Überholt sind die Fantasien vom Blues als Teufelsmusik und der Blues ist auch keine Anti-Gospel-Messe, quasi als heidnischer Gegenpol schwarzen Christenglaubens. Damit wird allerdings auch nicht gleich das Gegenteil der Fall.
Aus der Unterdrückung hat Gott viele Dinge entstehen lassen. Er hat seine Geschöpfe mit der Fähigkeit ausgestattet, selbst schöpferisch zu sein, und aus dieser Begabung sind die herrlichen Lieder von Leid und Freude hervorgegangen, die es dem Menschen ermöglicht haben, es mit seiner Umwelt in mancherlei Situationen aufzunehmen. Die Blues erzählen die Geschichten von den Schwierigkeiten des Lebens. Sie greifen die härtesten Realitäten des Lebens auf und verwandeln sie in Musik, um mit etwas neuer Hoffnung oder einem Triumphgefühl daraus hervorzugehen. Das ist Musik sieghafter Überwindung. Wenn das Leben selbst weder Halt noch Sinn bietet, dann schafft sich der Musiker beides aus den Klängen dieser Welt.
In dem besonderen Kampf des Negers in Amerika liegt etwas, das dem universalen Kampf des modernen Mensche verwandt ist. Jeder hat den Blues. Jeder sehnt sich nach sinnvollem Leben. Jeder will lieben und geliebt werden. Jeder wünscht sich, in die Hände zu klatschen und glücklich zu sein. Jeder sehnt sich nach Glauben. In der Musik ist ein Mittel gegeben, zu alledem zu kommen.

» Kurze Übung 1:
Schreiben Sie aus dem Text über den Blues die Passage ab, die mit „Überholt sind die“ beginnt und mit „Gegenteil der Fall.“ endet.
» Kurze Übung 2:
Wovon erzählen die Blues laut dem Text über den Blues?

» Gegebene Zeilen:
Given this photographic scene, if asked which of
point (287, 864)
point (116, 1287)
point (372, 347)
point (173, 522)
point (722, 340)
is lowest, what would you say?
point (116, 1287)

» Musterlösung 1:
Überholt sind die Fantasien vom Blues als Teufelsmusik und der Blues ist auch keine Anti-Gospel-Messe, quasi als heidnischer Gegenpol schwarzen Christenglaubens. Damit wird allerdings auch nicht gleich das Gegenteil der Fall.

» Musterlösung 2:
Von den Schwierigkeiten des Lebens.